05 Temmuz 2010 ASYA'NIN BAHTININ MİFTAHI , MEŞVERET VE ŞÛRÂDIR İletişim Künye Abonelik Reklam Bugünkü YeniAsya!

Eski tarihli sayılar

Günün Karikatürü
Gün Gün Tarih
Dergilerimiz

S. Bahattin YAŞAR

İman, insanı nasıl pozitif yapar?


A+ | A-

Pozitiflik ile iman arasında çok ciddî bir bağ bulunmaktadır. İmansız insanın ya da imanı zayıf insanın hakikî anlamda pozitif olması düşünülemez.

İman, kul ile Yaratıcı irtibatı; imansızlık ise, Yaratıcıdan irtibatsızlık düşüncesidir. Aslında hakikî anlamda Yaratıcı’dan irtibatsızlık diye bir şey de yoktur. Çünkü, ‘Yaratıcı ile bağım yok’ diyenin, O’nun kurduğu bu düzenden dışarı çıkması gerekir ki, söylediğinin bir anlamı olsun. Nitekim Cenâb-ı Hak da böylelere, ‘Haydin mülkümden çıkabiliyorsanız, çıkın o zaman’ demektedir. Yok, ‘hem Yaratıcıyı tanımıyorum’ diyeceksin, hem de O’nun yarattığı maddî ve manevî bütün nimetlerden istifade edeceksin. Yani acıkacaksın, yiyecek bir şeylere ihtiyaç duyacaksın; görmek, işitmek, konuşmak, akletmek isteyeceksin ve buna ait algılama organların olacak; yani hem göz, hem gözün görebilmesi için güneş ve görülecek manzaralar lâzım; sevmek isteyeceksin, sevmek duygusu lâzım ve sevilecek şeyler gerekli; yani hem zengin cihazlar olacak, hem de o cihazların tatmin edileceği nimetler bulunacak ve sen bunlardan istifade edeceksin; itilmişlikten rahatsız olacaksın, çocuğun tarafından terk edilmek seni huzursuz edecek; ihanet, seni hiddete getirecek; küçük hanen evinde, sözünün dinlenmemesi seni üzecek, hasılı pek çok maddî ve manevî ihtiyaçların bulunacak, ama sen de ‘Ben, bütün bu ihtiyaçlarımı tanımıyorum, o ihtiyaçlarımı gidereni de tanımıyorum.’ diyeceksin, bu, mümkün değildir. Bu anlaşılır bir durum da değildir. Varlığını tanımadığının, hanesinde de yaşamaman gerekir.

______________________________

--- Görev Tanımı ---
Yukarıdaki iman ve pozitiflik yazısı, Yaratıcı'dan irtibatsızlığın hakikî anlamda bulunmadığını hangi gerekçeye dayandırır? Bir ila üç cümleyle açıklayınız.

--- Sağlanan Veriler ---
______________________________

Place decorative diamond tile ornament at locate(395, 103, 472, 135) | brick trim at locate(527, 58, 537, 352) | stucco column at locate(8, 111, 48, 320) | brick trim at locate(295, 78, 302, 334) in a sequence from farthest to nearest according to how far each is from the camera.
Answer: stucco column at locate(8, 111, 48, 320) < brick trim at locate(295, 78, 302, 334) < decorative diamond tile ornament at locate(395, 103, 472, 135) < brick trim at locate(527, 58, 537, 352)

______________________________

--- Alıştırma Sonucu ---
Yazıya göre "Yaratıcı ile bağım yok" diyen kişinin sözünün bir anlamı olması için O'nun kurduğu düzenin dışına çıkması gerekir. Oysa bu kişi, O'nun yarattığı maddî ve manevî nimetlerden yararlanmaya ve ihtiyaçlarını bu düzen içinde gidermeye devam eder. Bu nedenle hem O'nun düzeninde yaşayıp hem de O'nu tanımamak mümkün değildir, çünkü varlığını tanımadığının hanesinde yaşamamak gerekir.